**What to work on:**
Tally the lines in the data below where the word "wildlife" appears, and give the tally alone.

**Recorded information:**

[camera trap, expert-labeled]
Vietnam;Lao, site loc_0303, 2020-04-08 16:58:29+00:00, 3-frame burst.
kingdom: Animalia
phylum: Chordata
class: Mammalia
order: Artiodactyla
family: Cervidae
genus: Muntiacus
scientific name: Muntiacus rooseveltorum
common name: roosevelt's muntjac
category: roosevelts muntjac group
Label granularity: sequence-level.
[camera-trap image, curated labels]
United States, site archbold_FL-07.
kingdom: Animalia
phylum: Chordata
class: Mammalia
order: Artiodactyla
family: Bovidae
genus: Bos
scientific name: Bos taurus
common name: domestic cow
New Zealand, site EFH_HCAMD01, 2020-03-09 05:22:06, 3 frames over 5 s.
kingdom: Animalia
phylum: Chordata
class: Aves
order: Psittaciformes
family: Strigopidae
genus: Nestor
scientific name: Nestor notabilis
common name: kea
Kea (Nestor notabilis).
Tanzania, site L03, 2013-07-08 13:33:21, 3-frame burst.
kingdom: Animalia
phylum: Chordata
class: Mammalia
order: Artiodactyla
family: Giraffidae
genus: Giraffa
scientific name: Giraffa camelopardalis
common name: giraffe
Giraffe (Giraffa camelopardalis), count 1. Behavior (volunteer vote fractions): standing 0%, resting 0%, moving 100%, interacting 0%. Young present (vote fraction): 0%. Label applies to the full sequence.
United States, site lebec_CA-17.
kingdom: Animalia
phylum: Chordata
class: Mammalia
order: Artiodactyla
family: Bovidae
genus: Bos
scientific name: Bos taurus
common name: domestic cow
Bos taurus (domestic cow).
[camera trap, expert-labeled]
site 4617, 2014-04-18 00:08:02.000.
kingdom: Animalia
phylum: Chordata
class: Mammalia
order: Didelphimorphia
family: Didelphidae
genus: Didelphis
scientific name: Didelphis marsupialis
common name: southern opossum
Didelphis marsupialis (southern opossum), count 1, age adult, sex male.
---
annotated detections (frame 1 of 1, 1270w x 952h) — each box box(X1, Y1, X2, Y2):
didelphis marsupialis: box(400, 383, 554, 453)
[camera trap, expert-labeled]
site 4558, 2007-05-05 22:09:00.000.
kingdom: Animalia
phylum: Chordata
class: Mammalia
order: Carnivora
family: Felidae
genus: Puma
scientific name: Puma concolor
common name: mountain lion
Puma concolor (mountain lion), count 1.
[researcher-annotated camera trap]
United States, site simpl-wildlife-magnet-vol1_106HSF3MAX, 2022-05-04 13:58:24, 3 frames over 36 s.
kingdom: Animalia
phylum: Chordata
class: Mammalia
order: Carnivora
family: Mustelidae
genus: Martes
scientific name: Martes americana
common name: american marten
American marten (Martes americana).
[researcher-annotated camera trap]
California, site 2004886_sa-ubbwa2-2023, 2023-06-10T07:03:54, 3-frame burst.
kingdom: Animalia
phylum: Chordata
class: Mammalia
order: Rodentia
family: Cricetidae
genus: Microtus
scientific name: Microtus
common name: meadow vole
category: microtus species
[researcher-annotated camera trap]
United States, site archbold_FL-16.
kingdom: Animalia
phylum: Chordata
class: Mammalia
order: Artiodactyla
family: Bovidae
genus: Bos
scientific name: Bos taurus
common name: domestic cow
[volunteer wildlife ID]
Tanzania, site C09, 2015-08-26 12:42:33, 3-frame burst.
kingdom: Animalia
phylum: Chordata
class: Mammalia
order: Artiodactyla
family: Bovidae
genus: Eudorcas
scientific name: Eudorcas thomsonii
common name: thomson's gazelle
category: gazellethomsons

**Result of this exercise:**
2